Se donner les moyens de financer l’industrialisation

Aucune industrialisation de l’Afrique ne sera possible sans la mobilisation financière des Africains eux-mêmes. Cela appelle à la nécessité d’accroître la part de capitaux africains dans le financement des industries sur le continent. Si cela a bien été compris par les chefs d’État et les institutions financières qui se sont récemment retrouvés à Niamey (du 20 au 25 novembre) pour le sommet de l’industrialisation et de la diversité économique de l’Afrique, et qui en ont pris l’engagement, il apparaît qu’il convient de combiner plusieurs éléments : d’abord, favoriser des projets portés par des acteurs africains ; ensuite, inciter fiscalement les champions nationaux à investir davantage dans des projets industriels locaux à fort potentiel ; puis trouver le moyen de capter un maximum d’épargne et de l’orienter vers des projets industriels stratégiques ; enfin, faire du financement de l’innovation et de la recherche une priorité.

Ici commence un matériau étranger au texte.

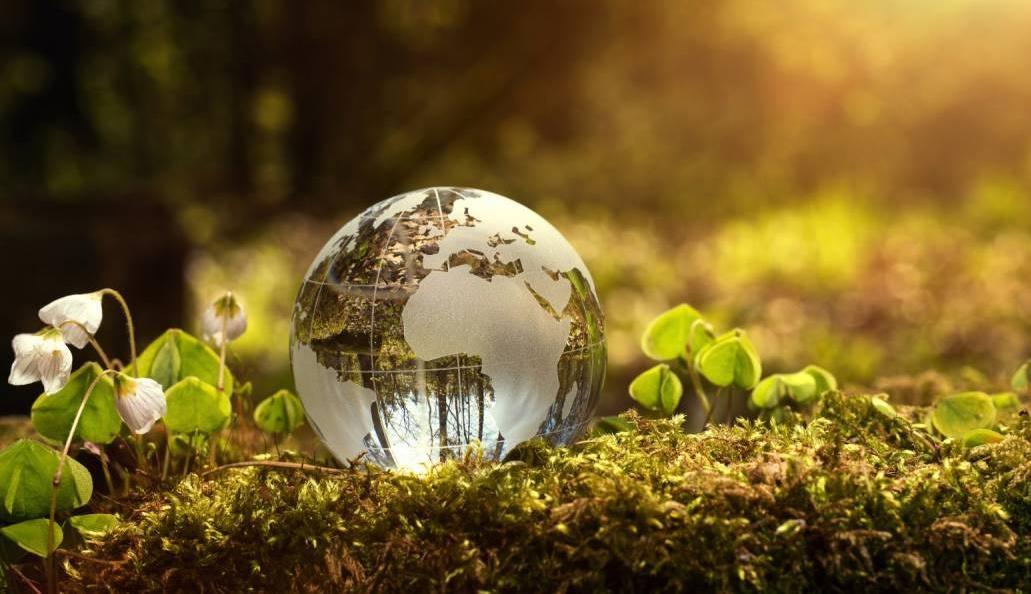 Symbolbild grüne Erde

Prendre conscience que la culture peut être une industrie

On ne le dit pas assez, mais la culture peut dépasser sa dimension artisanale et épouser une autre dimension à travers les industries culturelles. Il convient donc d’étudier comment mettre en œuvre une valorisation des éléments de culture africaine. L’enjeu est de taille car porteur de plusieurs défis autour desquels les populations, notamment les jeunes, peuvent se mobiliser. Ainsi de l’inclusion, de la solidarité, de l’éthique, de l’équité et de la résilience au service d’une créativité libérée de tout complexe et porteuse de diversité. Pour se convaincre de la marge de progression énorme en la matière, il n’y a qu’à voir l’impact actuel d’éléments culturels africains sur le monde alors même que l’Afrique n’a pas de stratégie coordonnée d’influence en direction des populations des autres continents.

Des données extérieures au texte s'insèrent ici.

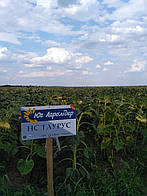Семена подсолнечника НС Таурус, посевной материал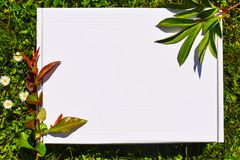 Angeredeter Vorrat photograpjy, digitale Datei des Modells Leeres Quadrat f?r Kunstwerk mit Hintergrund des gr?nen Grases und der lizenzfreies stockbild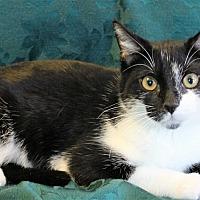 Adopt A Pet :: Nikki - Greensboro, NC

Inclure la diaspora dans toutes les stratégies industrielles

Au regard des challenges à affronter, c’est peu de dire que l’Afrique a besoin de toutes ses forces, et la nécessité d’inclure celles de la diaspora s’impose d’emblée. Celle-ci peut en effet lui apporter un important socle de compétences et d’expériences engrangées grâce aux formations reçues dans les meilleurs établissements du monde mais aussi dans des entreprises en vue dans les pays développés. Il faut donc travailler à créer un cadre de coopération et d’échanges facilitant la coconstruction et la co-innovation entre la diaspora et tous les acteurs locaux, que ceux-ci soient politiques, économiques, financiers, sociaux et culturels.

Dix postulats ont été posés pour inscrire l’Afrique sur une orbite d’industrialisation. Ils ne sont pas exhaustifs, encore moins limitatifs. Ils traduisent une approche qui veut que l’Afrique soit en situation de relever les défis qui vont se présenter à elle dans les décennies à venir alors que la géopolitique et la géoéconomie mondiales donnent l’impression d’évoluer dans des sables mouvants. Dans ce contexte, l’Afrique doit se donner un cap et cingler avec toute l’énergie d’un continent déterminé à être un acteur important dans ce XXIe siècle où le changement climatique multipliera les fronts et obstacles sur le chemin d’un développement inclusif et durable.

* Mohamed Cissouma, président de l’association Elit, créée en 2021 à Achères, en région parisienne, est ingénieur et expert naval. Il a signé cette tribune avec Cyrille Balegel Bell, le Dr Jean-Philippe Akpoue, Chris Deh, Ibrahim Gbané, Yeli Sidibe et Wilfried Dah.